ECCO_SSH_files = fs.glob(join("podaac-ops-cumulus-protected/", ShortName, '*'+ str(year) + '*.nc'))
print(f'time to find urls: { time.time() - start_time} s')
print(f'time to find urls: { time.time() - start_time} s')

pprint(ECCO_SSH_files[0:5])
print('...')
pprint(ECCO_SSH_files[-5:])



## Load all of the files for this year from AWS S3 using 'direct connection' and combine into a single xarray DataSet object

Note: this takes a minute.

In [None]:
# from dask.distributed import Client

# client = Client("tcp://127.0.0.1:38643")
# client

In [None]:
paths=[fs.open(f) for f in ECCO_SSH_files]
print(paths[0])
print(paths[-1])

In [None]:
start_time = time.time()

ECCO_DS_daily = xr.open_mfdataset(
    paths=paths,
    combine='by_coords',
    # concat_dim='time',
    decode_cf=True,
    coords='minimal',
    chunks={'time': 1}  
)
ECCO_DS_daily.close()

print(time.time() - start_time)

## Extract the dynamic SSH field

There are three sea surface height fields in ECCO_DS, we want the dynamic SSH one.

In [None]:
ECCO_DS_daily
ECCO_SSH = ECCO_DS_daily.SSH
ECCO_SSH

# Calculate the 'True' daily GMSL

In [None]:
# first call sets up the calclation in dask
# ... \sum_i [SSH_i x grid cell area_i] / total grid cell area
ECCO_global_mean_sea_level = (ECCO_SSH * ECCO_ocean_area).sum(dim=['latitude','longitude'])/ECCO_total_ocean_area

# second call actually computes it
ECCO_global_mean_sea_level = ECCO_global_mean_sea_level.compute()

In [None]:
# Clean up the DataArray Object
ECCO_global_mean_sea_level.name = 'ECCO_GMSL'
ECCO_global_mean_sea_level.attrs['units'] = 'm'
ECCO_global_mean_sea_level.attrs['summary'] = ECCO_DS_daily.attrs['summary']
ECCO_global_mean_sea_level.plot();
plt.grid()

In [None]:
# Save to Disk
fname = output_dir / ('ECCO_V4r4_global_mean_sea_level_' + str(year) + '.nc')
ECCO_global_mean_sea_level.to_netcdf(fname)

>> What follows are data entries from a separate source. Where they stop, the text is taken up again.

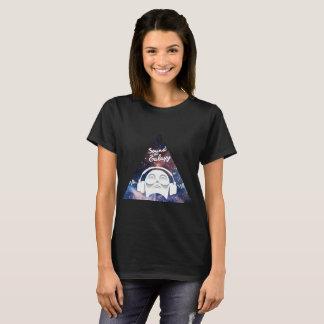 Camiseta Som da galáxia com o homem no auscultadores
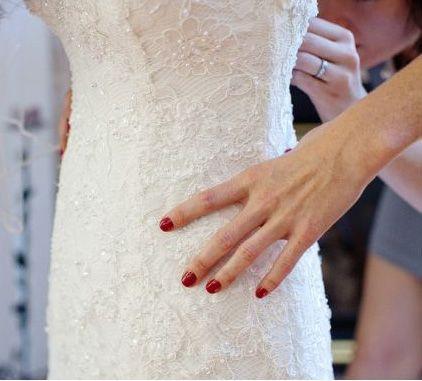 red wedding day nails bridal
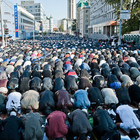 По случаю Курбан-Байрама у Соборной мечети собрались 60 тысяч мусульман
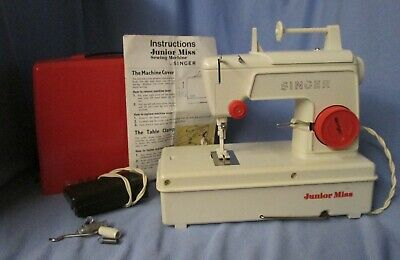 1973 Singer Junior Miss sewing machine toy w/ case, pedal & instructions WORKS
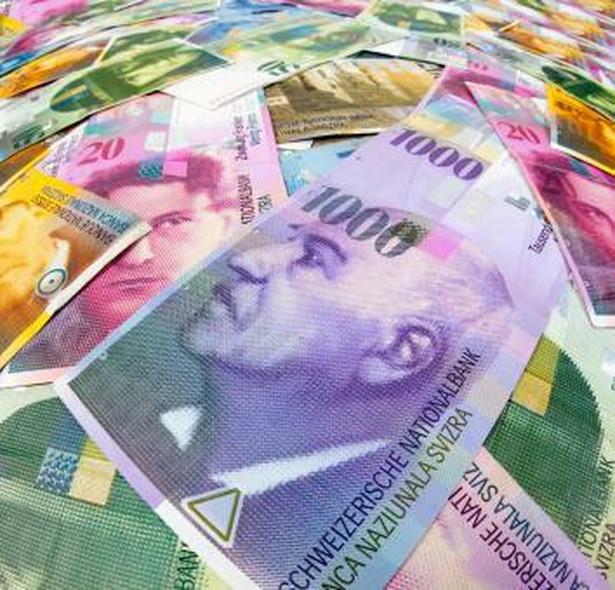 Najważniejszymi klientami kantorów są kredytobiorcy frankowi, którzy łącznie są winni bankom ponad 194 mld zł.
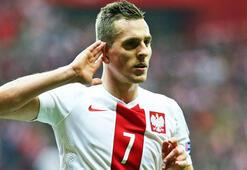 Napoli, Juvestusa transfer olan Higuainin yerine Arkadiusz Milikle anlaştı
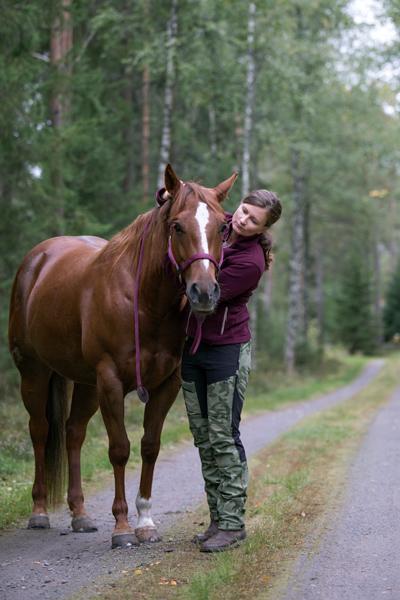Lilly-hevonen on ollut Annikalle parasta terapiaa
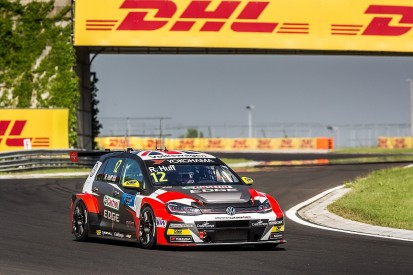 WTCR Hungaroring: Reversed-grid race win for VW driver Rob Huff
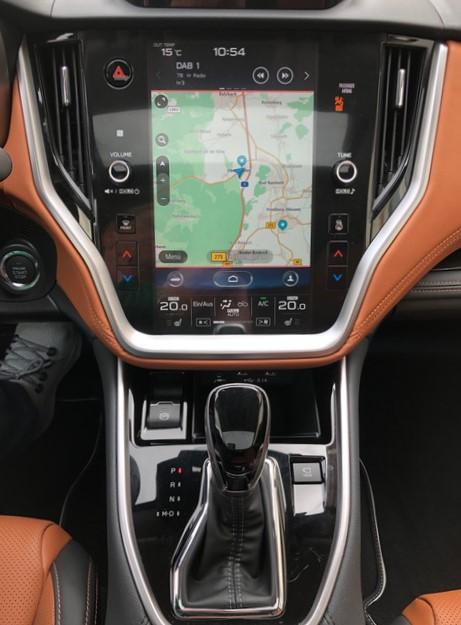 Die wichtigste Neuerung im Innenraum: Das senkrecht stehende Touchscreen im Tablet-Look. © Klaus H. Frank
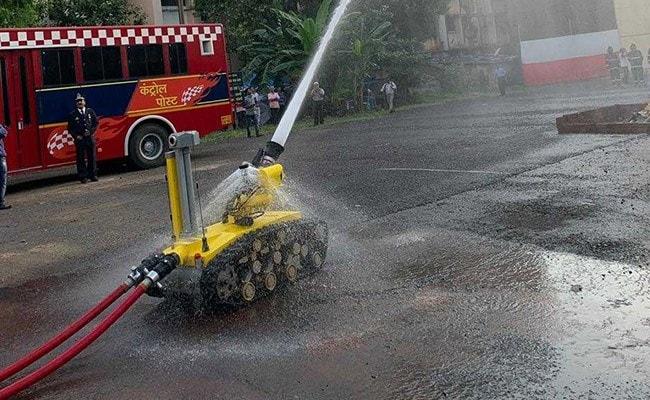 मुंबई में अब रोबोट बुझाएगा आग, संकरे और छोटे स्थानों पर भी घुस जाएगा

# Extract along-track SSH from ECCO mapped SSH

## Make the GridDefinition object for the mapping procedure (use pyresample)

In [None]:
ECCO_lons, ECCO_lats = np.meshgrid(ECCO_SSH.longitude, ECCO_SSH.latitude)
ECCO_grid_def = GridDefinition(lons=ECCO_lons, lats=ECCO_lats)

In [None]:
print(ECCO_lats[0:5])
print(ECCO_lons[0:5])

## Loop through all days of the year, map from ECCO to the alongtrack points & Calculate 'true' global mean sea level

In [None]:
# note first dimension is time
ECCO_SSH.dims

In [None]:
# Loop through all days
for f in range(len(ECCO_SSH.time)):
# get the date/time associated with this record
    rec_time = ECCO_SSH.time[f]

    # Determine which cycle day we're in
    # ... count how many days since 1992-01-01?
    delta_days = int((rec_time.values - ECCO_start_time)/1e9/86400)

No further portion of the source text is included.